Blessed … listen to me, will you? I used the word “blessed” just there. What that is supposed to tell you, brother, is that you and I are no more different now than we were twenty years ago. You pray? I pray, you know. (Here it is now, vulnerable, vulnerable … ) I must pray because there have been moments of extreme pain, turmoil, angst, passion and happiness in my life where I have found myself talking, eyes closed and hands clasped tight. Talking to someone who knew me and would listen … isn’t that God? We may come to heated arguments over this subject now in our older years but that isn’t because I am the spiritless, turned her back on spirituality girl you think I am. We just have different ways of having and honouring a “belief” in our lives. I cannot sit here and tell you I am an atheist and that I am unaffected every time I hear, “To love another person, is to see the face of God,” because it would be tragically untrue. That lyric brings me to my knees emotionally, because I cannot will it to not sound like the only bit of truth I have ever heard. My heart tells me there is something, a spirit, a force, God … whatever you want to label it, out there in this universe of ours. There has to be, how else can you explain … the creation and birth of a child or the writing of powerful, inspired prose? Prose that entirely affect and nurture, say, a little boy and turn him into the most gentle, kind and compassionate man. I look at you dear brother and sometimes I see divinity in you… a little light that shines.

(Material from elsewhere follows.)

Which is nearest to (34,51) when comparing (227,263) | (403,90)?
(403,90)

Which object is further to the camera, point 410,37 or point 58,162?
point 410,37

I sing to your nephew as he falls asleep every night. I whisper the words that harbor in our bonded souls in the hopes that whatever is instilled in us can be bestowed upon him. In Jonah I see you so clearly. He has your gentle spirit about him and I cannot deny that when I look at him I think to myself how he somehow lives as you reborn. I sing to him softly and my mind wanders and I begin to feel like I am singing to you. How I wish you could turn back time … I give anything to relive some days with you by my side. But, that is not this life. What I can promise you is that I will be there. One day sitting next to you, my hand in yours, experiencing maybe for the last time, the very thing that has made our lives. And, I am honoured that you asked me to be there … with you, on that day my very heart will take flight.